The repository Streamlit_OCR is for the OCR part.

Prerequisites

  • Python version >= 3.9 installed on your local machine

Installation

  1. Clone the repository to your local machine: git clone <repository_url>

  2. Navigate to the directory "Streamlit_OCR":

  3. Install all the dependencies: pip install -r requirements.txt

  4. Also install Google Cloud CLI installer from here: https://cloud.google.com/sdk/docs/install

  5. The Google Cloud CLI is used for authorisation.

  6. To know how to use Google Cloud CLI for verification watch this: https://www.youtube.com/watch?v=gpAiUerUdEA

Running Locally

Follow these steps to run the project locally:

  1. Make sure gemini_chained.py is in the same folder as app_trial.py.
  2. Open gemini_chained.py and:
  • Enter your API key in line 282.
  • Update other details from line 17 to 20 and 263 to 265 as needed.
  1. In your terminal, run the following command: streamlit run app_trial.py

RAG Model

The repository RAG is for RAG Model using the Q-A bank given to us.
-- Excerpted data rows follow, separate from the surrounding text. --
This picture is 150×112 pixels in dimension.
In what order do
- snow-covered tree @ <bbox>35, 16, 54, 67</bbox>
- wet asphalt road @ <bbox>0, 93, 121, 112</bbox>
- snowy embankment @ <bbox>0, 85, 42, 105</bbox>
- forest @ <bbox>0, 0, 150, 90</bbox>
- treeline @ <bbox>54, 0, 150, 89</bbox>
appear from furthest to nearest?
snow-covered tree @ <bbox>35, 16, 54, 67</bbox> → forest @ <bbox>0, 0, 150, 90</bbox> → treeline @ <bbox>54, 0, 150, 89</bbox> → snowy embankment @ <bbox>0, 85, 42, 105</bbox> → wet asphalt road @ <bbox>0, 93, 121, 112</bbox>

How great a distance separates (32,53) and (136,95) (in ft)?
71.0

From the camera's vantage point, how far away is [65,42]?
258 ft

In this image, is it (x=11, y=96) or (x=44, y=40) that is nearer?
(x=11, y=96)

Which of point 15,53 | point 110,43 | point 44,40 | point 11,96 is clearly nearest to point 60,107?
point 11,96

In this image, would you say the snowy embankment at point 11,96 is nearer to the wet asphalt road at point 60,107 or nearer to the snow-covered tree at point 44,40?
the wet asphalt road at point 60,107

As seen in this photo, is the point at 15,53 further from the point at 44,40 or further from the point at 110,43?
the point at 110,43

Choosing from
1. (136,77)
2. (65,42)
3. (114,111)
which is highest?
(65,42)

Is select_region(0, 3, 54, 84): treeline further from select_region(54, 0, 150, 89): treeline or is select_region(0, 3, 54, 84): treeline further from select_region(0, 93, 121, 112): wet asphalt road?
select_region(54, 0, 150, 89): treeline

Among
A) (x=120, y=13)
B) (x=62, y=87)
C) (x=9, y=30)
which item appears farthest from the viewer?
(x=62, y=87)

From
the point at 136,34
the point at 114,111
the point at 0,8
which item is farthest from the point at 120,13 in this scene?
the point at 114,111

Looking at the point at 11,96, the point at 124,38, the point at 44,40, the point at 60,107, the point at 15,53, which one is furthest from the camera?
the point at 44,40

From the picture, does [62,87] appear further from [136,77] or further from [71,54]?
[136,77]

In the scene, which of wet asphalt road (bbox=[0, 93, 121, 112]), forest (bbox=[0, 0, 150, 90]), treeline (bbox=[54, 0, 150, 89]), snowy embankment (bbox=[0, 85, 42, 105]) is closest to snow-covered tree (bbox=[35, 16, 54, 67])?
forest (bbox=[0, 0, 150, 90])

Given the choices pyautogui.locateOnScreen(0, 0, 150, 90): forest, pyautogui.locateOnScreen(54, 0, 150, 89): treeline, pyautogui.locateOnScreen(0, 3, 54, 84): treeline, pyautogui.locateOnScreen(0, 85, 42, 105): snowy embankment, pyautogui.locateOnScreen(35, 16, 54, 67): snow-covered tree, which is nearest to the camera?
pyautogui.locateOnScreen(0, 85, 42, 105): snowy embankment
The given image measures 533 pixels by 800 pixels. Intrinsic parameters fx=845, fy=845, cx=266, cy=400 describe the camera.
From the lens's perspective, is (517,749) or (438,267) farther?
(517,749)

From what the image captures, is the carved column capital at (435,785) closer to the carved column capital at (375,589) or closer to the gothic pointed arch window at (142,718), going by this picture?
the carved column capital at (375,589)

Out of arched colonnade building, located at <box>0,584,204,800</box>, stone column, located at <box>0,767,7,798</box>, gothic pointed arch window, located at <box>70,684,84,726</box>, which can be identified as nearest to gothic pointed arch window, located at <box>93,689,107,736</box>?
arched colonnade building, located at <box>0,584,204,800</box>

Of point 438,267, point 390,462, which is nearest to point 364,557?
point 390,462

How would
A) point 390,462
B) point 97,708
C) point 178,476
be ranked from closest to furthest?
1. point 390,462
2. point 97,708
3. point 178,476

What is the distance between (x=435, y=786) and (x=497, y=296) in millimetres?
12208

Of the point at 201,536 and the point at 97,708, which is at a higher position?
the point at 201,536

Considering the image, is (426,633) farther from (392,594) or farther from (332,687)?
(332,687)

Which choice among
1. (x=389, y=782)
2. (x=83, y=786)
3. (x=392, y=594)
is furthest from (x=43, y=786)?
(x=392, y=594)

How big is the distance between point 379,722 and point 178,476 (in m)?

  • Final app is in app.py

Installation

For running the code first install all the dependencies by

pip install -r requirements.txt

Then run the app.py file by running the following command on the command propmt to get a stremlit UI

streamlit run app.py

To change the Query please navigate the code in app.py and change the message variable with whatever Query you want to give in.